Work to be completed |
Give again the lines from the line with "Could you say" to the last line of the records, exactly and in full. Do not carry over any pictures.

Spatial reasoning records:
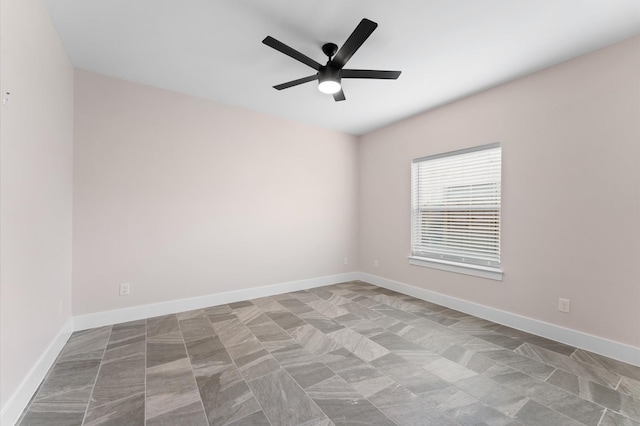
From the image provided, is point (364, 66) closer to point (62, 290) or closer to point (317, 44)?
point (317, 44)

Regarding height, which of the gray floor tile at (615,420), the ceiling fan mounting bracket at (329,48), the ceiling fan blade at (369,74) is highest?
the ceiling fan mounting bracket at (329,48)

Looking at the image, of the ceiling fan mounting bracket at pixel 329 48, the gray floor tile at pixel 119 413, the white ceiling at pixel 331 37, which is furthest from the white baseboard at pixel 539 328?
the gray floor tile at pixel 119 413

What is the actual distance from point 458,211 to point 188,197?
348 cm

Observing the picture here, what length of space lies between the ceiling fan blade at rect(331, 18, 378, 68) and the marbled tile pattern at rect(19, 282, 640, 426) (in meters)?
2.40

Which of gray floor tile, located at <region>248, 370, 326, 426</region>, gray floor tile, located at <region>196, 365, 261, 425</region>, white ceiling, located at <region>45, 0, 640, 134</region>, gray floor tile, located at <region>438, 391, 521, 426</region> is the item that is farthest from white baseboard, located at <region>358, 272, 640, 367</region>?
gray floor tile, located at <region>196, 365, 261, 425</region>

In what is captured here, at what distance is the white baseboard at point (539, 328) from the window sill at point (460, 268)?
353 mm

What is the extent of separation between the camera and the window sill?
310 cm

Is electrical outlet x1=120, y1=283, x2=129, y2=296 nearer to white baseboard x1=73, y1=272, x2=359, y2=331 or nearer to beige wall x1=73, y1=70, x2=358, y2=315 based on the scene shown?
beige wall x1=73, y1=70, x2=358, y2=315

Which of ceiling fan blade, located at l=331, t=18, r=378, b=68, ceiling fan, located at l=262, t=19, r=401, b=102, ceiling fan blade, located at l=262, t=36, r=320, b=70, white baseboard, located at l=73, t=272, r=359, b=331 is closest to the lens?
ceiling fan blade, located at l=331, t=18, r=378, b=68

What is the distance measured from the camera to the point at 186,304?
3371 millimetres

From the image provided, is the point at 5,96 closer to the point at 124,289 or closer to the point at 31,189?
the point at 31,189

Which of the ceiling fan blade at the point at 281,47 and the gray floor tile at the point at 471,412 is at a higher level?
the ceiling fan blade at the point at 281,47

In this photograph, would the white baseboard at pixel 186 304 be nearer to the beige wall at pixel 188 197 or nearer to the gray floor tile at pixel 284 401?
the beige wall at pixel 188 197

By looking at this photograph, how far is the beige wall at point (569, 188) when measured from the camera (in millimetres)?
2252
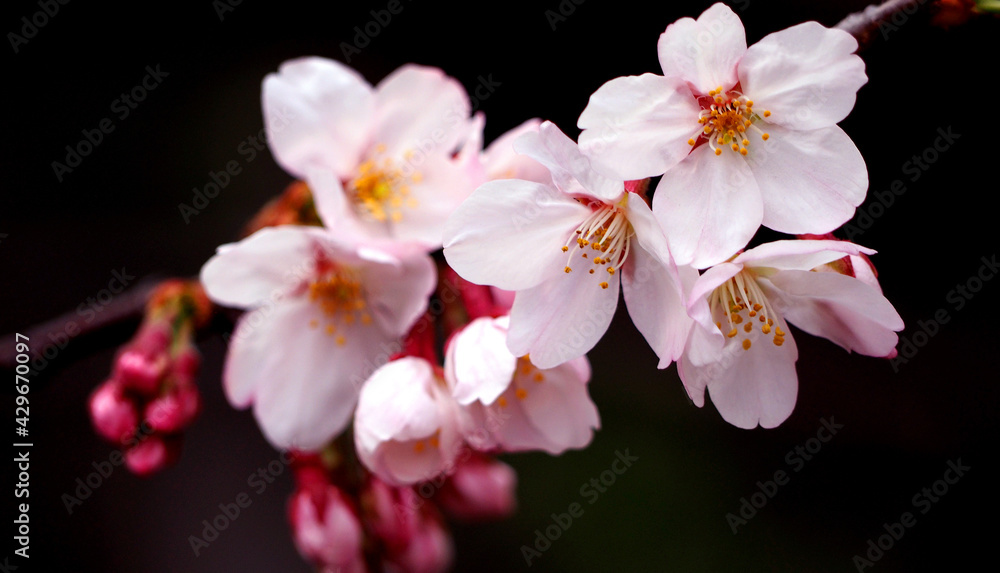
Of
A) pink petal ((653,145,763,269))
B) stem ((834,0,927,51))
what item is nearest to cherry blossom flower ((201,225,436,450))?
pink petal ((653,145,763,269))

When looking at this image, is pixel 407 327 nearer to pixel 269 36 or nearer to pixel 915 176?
pixel 915 176

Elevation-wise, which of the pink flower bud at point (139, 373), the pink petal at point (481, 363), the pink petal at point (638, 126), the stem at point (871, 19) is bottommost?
the pink flower bud at point (139, 373)

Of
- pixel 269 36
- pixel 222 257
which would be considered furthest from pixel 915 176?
pixel 269 36

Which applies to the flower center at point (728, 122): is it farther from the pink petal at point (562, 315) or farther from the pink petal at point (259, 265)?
the pink petal at point (259, 265)

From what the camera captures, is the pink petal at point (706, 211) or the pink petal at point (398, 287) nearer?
the pink petal at point (706, 211)

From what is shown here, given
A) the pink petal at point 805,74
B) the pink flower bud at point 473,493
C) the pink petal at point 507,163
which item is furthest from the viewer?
the pink flower bud at point 473,493

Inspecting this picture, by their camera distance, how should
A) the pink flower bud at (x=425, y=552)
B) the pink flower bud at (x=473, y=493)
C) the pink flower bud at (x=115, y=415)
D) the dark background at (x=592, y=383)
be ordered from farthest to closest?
the dark background at (x=592, y=383) → the pink flower bud at (x=473, y=493) → the pink flower bud at (x=425, y=552) → the pink flower bud at (x=115, y=415)

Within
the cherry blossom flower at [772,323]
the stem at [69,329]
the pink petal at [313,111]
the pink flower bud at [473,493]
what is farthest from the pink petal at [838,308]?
the stem at [69,329]
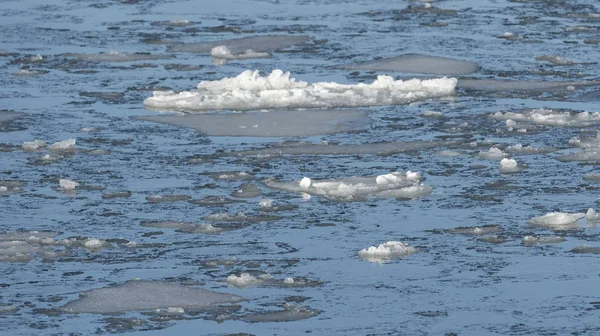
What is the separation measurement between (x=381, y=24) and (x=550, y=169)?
7.00 meters

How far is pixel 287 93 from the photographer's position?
1175cm

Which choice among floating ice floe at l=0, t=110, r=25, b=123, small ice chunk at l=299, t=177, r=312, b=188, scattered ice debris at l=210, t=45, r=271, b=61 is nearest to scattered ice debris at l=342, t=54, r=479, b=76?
scattered ice debris at l=210, t=45, r=271, b=61

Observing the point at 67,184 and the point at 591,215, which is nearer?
the point at 591,215

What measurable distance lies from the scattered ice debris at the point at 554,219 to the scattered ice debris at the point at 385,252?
91 cm

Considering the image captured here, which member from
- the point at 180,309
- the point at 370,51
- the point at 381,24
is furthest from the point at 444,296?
the point at 381,24

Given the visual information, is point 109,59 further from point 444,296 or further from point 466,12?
point 444,296

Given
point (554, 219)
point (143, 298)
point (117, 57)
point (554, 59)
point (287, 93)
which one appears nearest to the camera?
point (143, 298)

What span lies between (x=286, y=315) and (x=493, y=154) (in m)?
3.58

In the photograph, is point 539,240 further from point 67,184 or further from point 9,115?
point 9,115

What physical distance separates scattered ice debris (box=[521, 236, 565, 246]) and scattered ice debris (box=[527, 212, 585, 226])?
29 cm

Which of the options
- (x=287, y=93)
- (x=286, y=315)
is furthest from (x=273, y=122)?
(x=286, y=315)

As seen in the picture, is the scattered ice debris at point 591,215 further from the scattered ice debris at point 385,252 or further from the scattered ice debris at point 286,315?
the scattered ice debris at point 286,315

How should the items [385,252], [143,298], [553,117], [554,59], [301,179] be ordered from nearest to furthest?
[143,298]
[385,252]
[301,179]
[553,117]
[554,59]

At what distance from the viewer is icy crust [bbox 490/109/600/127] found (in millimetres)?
10844
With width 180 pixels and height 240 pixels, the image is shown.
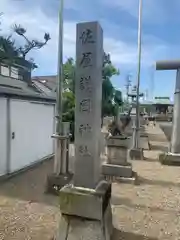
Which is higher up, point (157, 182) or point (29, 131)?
point (29, 131)

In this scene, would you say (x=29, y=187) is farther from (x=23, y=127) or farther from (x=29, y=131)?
(x=29, y=131)

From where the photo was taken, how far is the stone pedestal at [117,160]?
25.2 ft

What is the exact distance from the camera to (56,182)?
6562mm

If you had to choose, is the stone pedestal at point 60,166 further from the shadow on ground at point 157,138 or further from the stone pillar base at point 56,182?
the shadow on ground at point 157,138

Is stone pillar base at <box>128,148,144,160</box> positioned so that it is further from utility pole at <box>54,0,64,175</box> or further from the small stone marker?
the small stone marker

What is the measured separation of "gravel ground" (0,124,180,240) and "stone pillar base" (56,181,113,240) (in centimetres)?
67

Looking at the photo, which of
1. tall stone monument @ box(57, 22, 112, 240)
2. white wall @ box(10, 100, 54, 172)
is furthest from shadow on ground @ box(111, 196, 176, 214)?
white wall @ box(10, 100, 54, 172)

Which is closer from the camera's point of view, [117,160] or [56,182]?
[56,182]

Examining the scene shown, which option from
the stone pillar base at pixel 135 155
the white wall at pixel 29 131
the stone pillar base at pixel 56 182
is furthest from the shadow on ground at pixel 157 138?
the stone pillar base at pixel 56 182

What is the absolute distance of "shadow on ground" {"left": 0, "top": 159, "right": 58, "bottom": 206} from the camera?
243 inches

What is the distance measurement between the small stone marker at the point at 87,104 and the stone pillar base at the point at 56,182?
8.85ft

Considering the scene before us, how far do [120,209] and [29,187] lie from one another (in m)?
2.70

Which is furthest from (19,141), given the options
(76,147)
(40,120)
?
(76,147)

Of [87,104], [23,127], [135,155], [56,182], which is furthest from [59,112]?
[135,155]
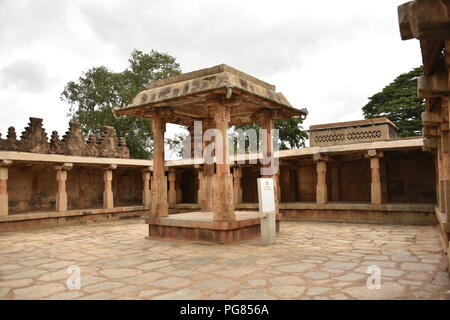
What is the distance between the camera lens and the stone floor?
427cm

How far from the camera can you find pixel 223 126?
26.4ft

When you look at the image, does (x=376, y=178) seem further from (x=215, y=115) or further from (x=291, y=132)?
(x=291, y=132)

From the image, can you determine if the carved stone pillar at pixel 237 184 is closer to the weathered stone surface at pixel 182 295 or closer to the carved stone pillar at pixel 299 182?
the carved stone pillar at pixel 299 182

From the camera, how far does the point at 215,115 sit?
8.10 m

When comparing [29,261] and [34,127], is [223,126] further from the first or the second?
[34,127]

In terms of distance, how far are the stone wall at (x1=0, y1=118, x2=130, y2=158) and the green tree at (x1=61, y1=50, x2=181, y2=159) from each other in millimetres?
8579

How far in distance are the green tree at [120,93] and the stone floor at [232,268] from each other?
16.6 metres

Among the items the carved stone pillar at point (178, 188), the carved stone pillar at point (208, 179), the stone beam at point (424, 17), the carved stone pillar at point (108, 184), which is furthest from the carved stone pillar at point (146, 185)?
the stone beam at point (424, 17)

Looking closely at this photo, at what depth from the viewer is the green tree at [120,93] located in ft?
82.3

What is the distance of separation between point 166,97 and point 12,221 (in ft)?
25.0

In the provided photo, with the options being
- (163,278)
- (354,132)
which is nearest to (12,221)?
(163,278)

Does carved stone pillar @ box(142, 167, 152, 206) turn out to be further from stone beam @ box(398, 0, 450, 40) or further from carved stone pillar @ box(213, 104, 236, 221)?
stone beam @ box(398, 0, 450, 40)

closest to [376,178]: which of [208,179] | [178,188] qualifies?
[208,179]
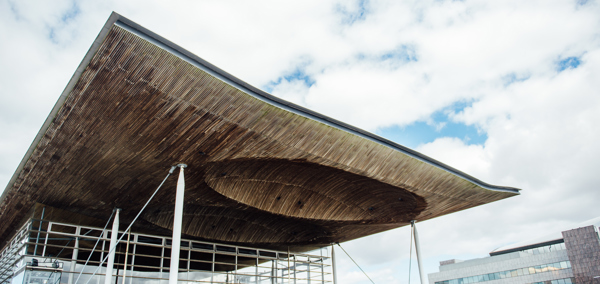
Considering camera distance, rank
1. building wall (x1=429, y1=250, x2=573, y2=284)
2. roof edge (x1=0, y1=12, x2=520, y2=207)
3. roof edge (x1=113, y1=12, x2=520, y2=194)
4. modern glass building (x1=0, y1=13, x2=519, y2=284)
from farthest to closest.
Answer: building wall (x1=429, y1=250, x2=573, y2=284) < modern glass building (x1=0, y1=13, x2=519, y2=284) < roof edge (x1=113, y1=12, x2=520, y2=194) < roof edge (x1=0, y1=12, x2=520, y2=207)

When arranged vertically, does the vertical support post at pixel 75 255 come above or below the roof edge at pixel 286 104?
below

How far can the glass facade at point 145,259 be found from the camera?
1644 centimetres

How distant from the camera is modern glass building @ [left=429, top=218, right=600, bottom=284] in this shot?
50.1 metres

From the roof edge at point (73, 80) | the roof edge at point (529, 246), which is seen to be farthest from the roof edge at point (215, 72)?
the roof edge at point (529, 246)

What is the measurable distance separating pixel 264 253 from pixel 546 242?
48.3m

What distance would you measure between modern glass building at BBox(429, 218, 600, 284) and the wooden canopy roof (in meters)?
41.8

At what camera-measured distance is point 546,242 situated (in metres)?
56.3

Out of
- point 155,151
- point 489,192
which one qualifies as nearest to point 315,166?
point 155,151

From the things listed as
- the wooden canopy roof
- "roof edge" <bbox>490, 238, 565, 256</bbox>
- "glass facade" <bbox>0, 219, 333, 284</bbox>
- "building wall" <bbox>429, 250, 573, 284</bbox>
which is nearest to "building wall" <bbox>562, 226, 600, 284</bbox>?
"building wall" <bbox>429, 250, 573, 284</bbox>

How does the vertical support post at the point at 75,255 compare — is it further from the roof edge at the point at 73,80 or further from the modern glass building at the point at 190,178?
the roof edge at the point at 73,80

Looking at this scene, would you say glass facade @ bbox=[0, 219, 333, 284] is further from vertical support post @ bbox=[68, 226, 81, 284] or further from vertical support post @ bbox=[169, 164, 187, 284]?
vertical support post @ bbox=[169, 164, 187, 284]

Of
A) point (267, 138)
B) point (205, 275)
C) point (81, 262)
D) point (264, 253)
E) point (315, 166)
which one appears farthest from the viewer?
Answer: point (264, 253)

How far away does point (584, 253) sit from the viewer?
50438mm

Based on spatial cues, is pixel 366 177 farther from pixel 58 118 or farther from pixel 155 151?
pixel 58 118
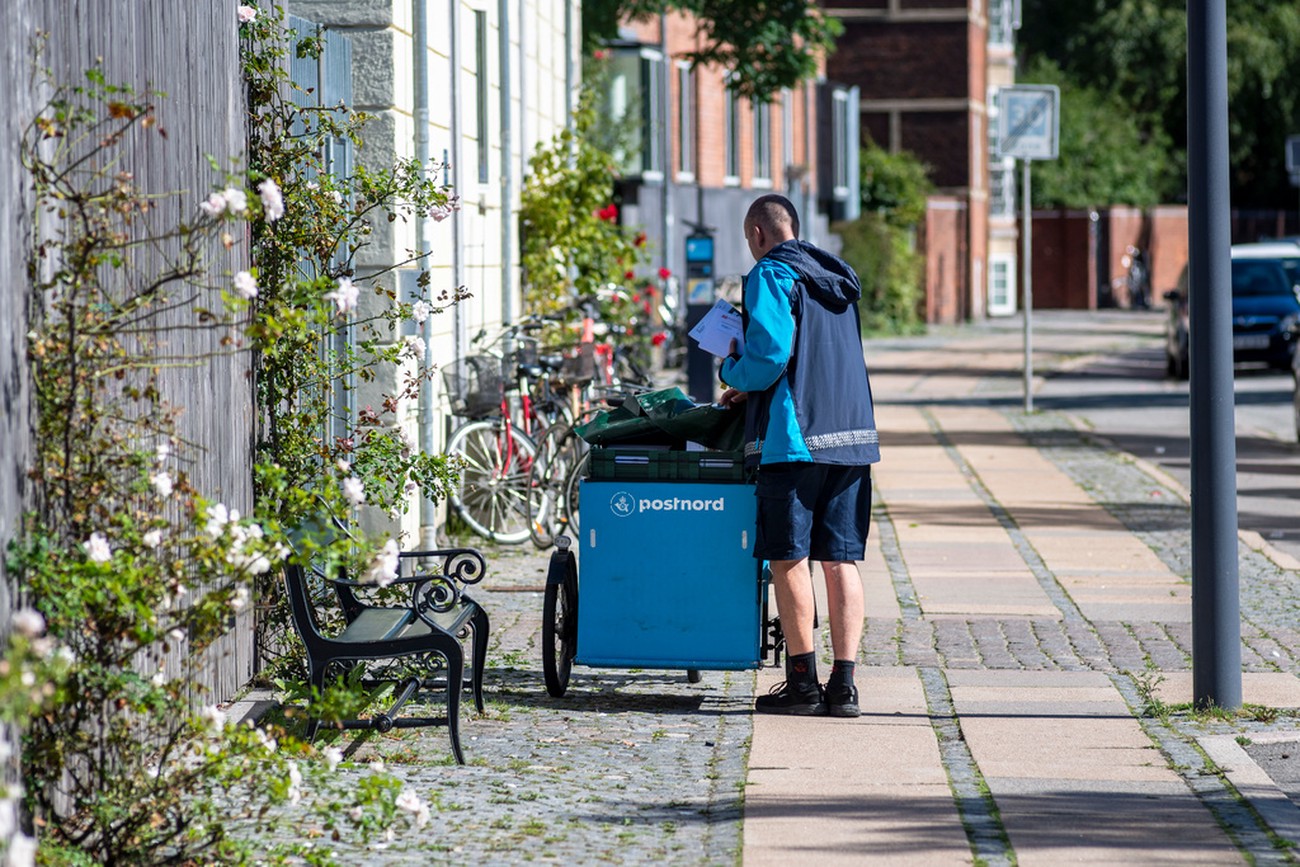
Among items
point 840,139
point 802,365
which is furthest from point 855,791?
point 840,139

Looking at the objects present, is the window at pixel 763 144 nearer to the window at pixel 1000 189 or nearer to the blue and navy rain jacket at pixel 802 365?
the window at pixel 1000 189

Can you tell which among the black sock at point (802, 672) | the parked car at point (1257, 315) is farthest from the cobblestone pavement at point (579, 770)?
the parked car at point (1257, 315)

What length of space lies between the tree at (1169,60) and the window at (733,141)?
2635cm

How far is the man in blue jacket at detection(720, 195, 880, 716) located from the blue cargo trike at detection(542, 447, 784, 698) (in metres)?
0.14

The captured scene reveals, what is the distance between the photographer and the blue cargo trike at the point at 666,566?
6941mm

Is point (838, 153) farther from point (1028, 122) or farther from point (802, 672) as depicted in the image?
point (802, 672)

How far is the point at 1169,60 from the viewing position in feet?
191

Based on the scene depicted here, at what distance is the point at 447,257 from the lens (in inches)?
454

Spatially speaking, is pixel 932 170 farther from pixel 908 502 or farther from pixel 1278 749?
pixel 1278 749

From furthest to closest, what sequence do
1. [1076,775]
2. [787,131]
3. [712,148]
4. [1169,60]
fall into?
[1169,60]
[787,131]
[712,148]
[1076,775]

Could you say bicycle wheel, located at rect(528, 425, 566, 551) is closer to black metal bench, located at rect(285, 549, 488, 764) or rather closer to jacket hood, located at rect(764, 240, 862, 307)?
black metal bench, located at rect(285, 549, 488, 764)

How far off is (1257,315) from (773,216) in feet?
68.4

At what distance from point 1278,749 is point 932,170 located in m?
43.4

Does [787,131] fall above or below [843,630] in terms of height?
above
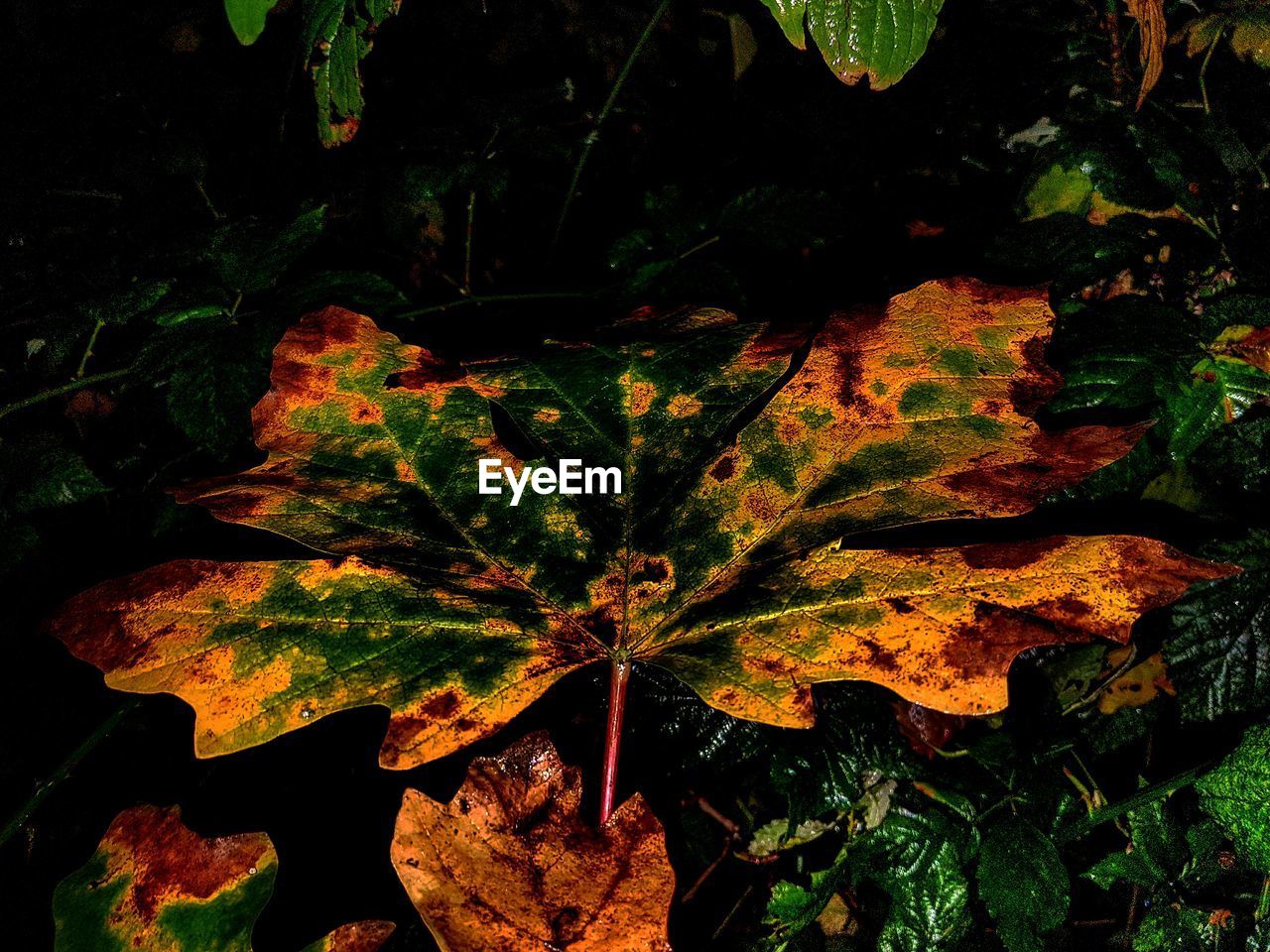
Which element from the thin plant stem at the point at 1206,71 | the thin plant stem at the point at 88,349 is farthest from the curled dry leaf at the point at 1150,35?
the thin plant stem at the point at 88,349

Written answer |
Could you say bicycle wheel, located at rect(528, 425, 566, 551) is closer to black metal bench, located at rect(285, 549, 488, 764) or rather closer to jacket hood, located at rect(764, 240, 862, 307)?
black metal bench, located at rect(285, 549, 488, 764)

How far off is (1257,315) from (773,216) in feet?
68.4

At what distance from point 1278,749 is point 932,170 located in m?
43.4

Does [787,131] fall above or below [843,630] in terms of height?
above
Which element from the thin plant stem at the point at 1206,71 | the thin plant stem at the point at 88,349 is farthest from the curled dry leaf at the point at 1150,35?
the thin plant stem at the point at 88,349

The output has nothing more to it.